1

IIT-JEE 2006

A student performs an experiment for determination of $\mathrm g\left(=\frac{4\mathrm\pi^2\mathcal l}{\mathrm T^2}\right)$. The error in length $\mathcal l$ is $\triangle\mathcal l$ and in the time T is $\triangle\mathrm T$ and n is number of times the reading is taken.The reading of g is most accurate for
A
$\begin{array}{l}\triangle\mathcal l\;\;\;\;\;\;\;\;\;\;\;\;\;\;\;\;\;\triangle\mathrm T\;\;\;\;\;\;\;\;\;\;\;\;\;\;\;\;\;\;\mathrm n\\5\;\mathrm{mm}\;\;\;\;\;\;\;\;\;\;\;\;0.2\;\sec\;\;\;\;\;\;\;\;\;\;\;\;10\end{array}$
B
$\begin{array}{l}\triangle\mathcal l\;\;\;\;\;\;\;\;\;\;\;\;\;\;\;\;\;\triangle\mathrm T\;\;\;\;\;\;\;\;\;\;\;\;\;\;\;\;\;\;\mathrm n\\5\;\mathrm{mm}\;\;\;\;\;\;\;\;\;\;\;\;0.2\;\sec\;\;\;\;\;\;\;\;\;\;\;\;20\end{array}$
C
$\begin{array}{l}\triangle\mathcal l\;\;\;\;\;\;\;\;\;\;\;\;\;\;\;\;\;\triangle\mathrm T\;\;\;\;\;\;\;\;\;\;\;\;\;\;\;\;\;\;\mathrm n\\5\;\mathrm{mm}\;\;\;\;\;\;\;\;\;\;\;\;0.1\;\sec\;\;\;\;\;\;\;\;\;\;\;\;10\end{array}$
D
$\begin{array}{l}\triangle\mathcal l\;\;\;\;\;\;\;\;\;\;\;\;\;\;\;\;\;\triangle\mathrm T\;\;\;\;\;\;\;\;\;\;\;\;\;\;\;\;\;\;\mathrm n\\1\;\mathrm{mm}\;\;\;\;\;\;\;\;\;\;\;\;0.1\;\sec\;\;\;\;\;\;\;\;\;\;\;\;50\end{array}$
2

IIT-JEE 2005 Screening

Which of the following set have different dimensions?

-- Excerpt from a dataset --
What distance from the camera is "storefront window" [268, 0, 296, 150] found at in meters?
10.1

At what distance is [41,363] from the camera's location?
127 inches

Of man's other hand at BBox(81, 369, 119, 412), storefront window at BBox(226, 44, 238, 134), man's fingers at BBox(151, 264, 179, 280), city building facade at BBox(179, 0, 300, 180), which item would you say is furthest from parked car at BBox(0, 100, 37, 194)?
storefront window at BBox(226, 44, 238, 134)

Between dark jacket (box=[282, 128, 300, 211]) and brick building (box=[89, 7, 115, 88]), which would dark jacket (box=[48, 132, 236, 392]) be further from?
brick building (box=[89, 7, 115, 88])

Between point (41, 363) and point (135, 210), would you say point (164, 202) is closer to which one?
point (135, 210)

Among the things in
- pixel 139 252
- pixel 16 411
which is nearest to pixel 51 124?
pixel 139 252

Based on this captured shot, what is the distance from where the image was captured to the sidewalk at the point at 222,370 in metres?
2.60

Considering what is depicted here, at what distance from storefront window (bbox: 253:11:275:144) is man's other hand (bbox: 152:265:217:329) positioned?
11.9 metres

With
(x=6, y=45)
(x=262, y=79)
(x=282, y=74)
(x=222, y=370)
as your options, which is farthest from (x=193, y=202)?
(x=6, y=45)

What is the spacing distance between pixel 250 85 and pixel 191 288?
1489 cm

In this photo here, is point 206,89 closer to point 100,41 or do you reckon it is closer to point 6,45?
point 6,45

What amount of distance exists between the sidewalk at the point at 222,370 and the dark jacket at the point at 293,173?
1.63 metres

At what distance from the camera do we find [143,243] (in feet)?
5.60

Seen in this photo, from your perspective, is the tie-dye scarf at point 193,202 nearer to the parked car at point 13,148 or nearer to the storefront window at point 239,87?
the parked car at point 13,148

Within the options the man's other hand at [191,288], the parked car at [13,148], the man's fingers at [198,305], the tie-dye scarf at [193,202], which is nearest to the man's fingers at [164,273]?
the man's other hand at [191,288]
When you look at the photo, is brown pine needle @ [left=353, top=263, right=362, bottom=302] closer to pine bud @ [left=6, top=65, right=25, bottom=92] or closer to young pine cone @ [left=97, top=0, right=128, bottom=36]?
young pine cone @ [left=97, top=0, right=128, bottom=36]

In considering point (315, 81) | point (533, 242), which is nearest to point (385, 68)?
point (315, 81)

-- ACTIONS TO TAKE --
(1) In the physics exam problems source, which exam is the second problem attributed to?
(2) Reproduce the stretch of the records from the line containing "Seen in this" through the last line of the records, both included.

-- TASK-BY-TASK ANSWERS --
(1) IIT-JEE 2005 Screening

(2)
Seen in this photo, from your perspective, is the tie-dye scarf at point 193,202 nearer to the parked car at point 13,148 or nearer to the storefront window at point 239,87?
the parked car at point 13,148

Within the options the man's other hand at [191,288], the parked car at [13,148], the man's fingers at [198,305], the tie-dye scarf at [193,202], which is nearest to the man's fingers at [164,273]?
the man's other hand at [191,288]
When you look at the photo, is brown pine needle @ [left=353, top=263, right=362, bottom=302] closer to pine bud @ [left=6, top=65, right=25, bottom=92] or closer to young pine cone @ [left=97, top=0, right=128, bottom=36]?
young pine cone @ [left=97, top=0, right=128, bottom=36]

In considering point (315, 81) | point (533, 242), which is nearest to point (385, 68)?
point (315, 81)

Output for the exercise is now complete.